In 1970, hikers discovered the Isdal Woman’s body, burned and lying on a remote slope surrounded by an umbrella, melted plastic bottles, what may have been a passport cover, and more. Her clothes and possessions were scraped clean of any kind of identifying marks or labels. Later, the police found that she left two suitcases at the Bergen train station, containing sunglasses with her fingerprints on the lenses, a hairbrush, a prescription bottle of eczema cream, several wigs, and glasses with clear lenses. Again, all labels and other identifying marks had been removed, even from the prescription cream. A notepad found inside was filled with handwritten letters that looked like a code. A shopping bag led police to a shoe store, where, finally, an employee remembered selling rubber boots just like the ones found on the woman’s body.

Eventually, the police discovered that she had stayed in different hotels all over the country under different names, which would have required passports under several different aliases. This strongly suggests that she was a spy. Though she was both burned alive and had a stomach full of undigested sleeping pills, the police eventually ruled the death a suicide, unable to track down any evidence that they could tie to her murder.

But some of the forensic data that can help solve her case still exists.
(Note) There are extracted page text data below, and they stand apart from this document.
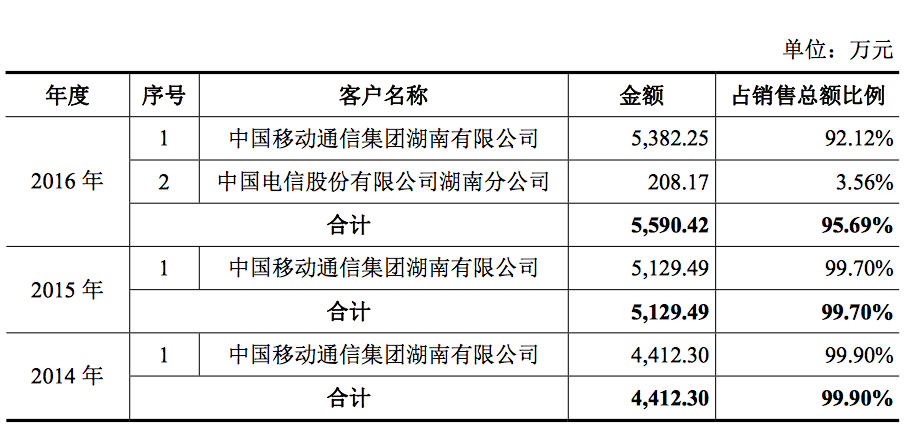 单位：万元

| 年度 | 序号 | 客户名称 | 金额 | 占销售总额比例 |
|---|---|---|---|---|
| 2016年 | 1 | 中国移动通信集团湖南有限公司 | 5,382.25 | 92.12% |
|  | 2 | 中国电信股份有限公司湖南分公司 | 208.17 | 3.56% |
|  | 合计 |  | 5,590.42 | 95.69% |
| 2015年 | 1 | 中国移动通信集团湖南有限公司 | 5,129.49 | 99.70% |
|  | 合计 |  | 5,129.49 | 99.70% |
| 2014年 | 1 | 中国移动通信集团湖南有限公司 | 4,412.30 | 99.90% |
|  | 合计 |  | 4,412.30 | 99.90% |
The Isdal Woman’s jaw was preserved in a forensic archive, allowing researchers from the University of Canberra in Australia to use isotopic analysis to figure out where she came from, based on the chemical traces left on her teeth while she was growing up. It’s the first time this technique has been used in a Norwegian criminal investigation.

The isotopic analysis was so effective that the researchers can tell that she probably grew up in eastern or central Europe, then moved west toward France during her adolescence, possibly just before or during World War II. Previous studies of her handwriting have indicated that she learned to write in France or in another French-speaking country.

Narrowing down the woman’s origins to such a specific region could help find someone who knew her, or reports of missing women who matched her description. The case is still a long way from solved, but the search is now much narrower than it had been in the mystery's long history.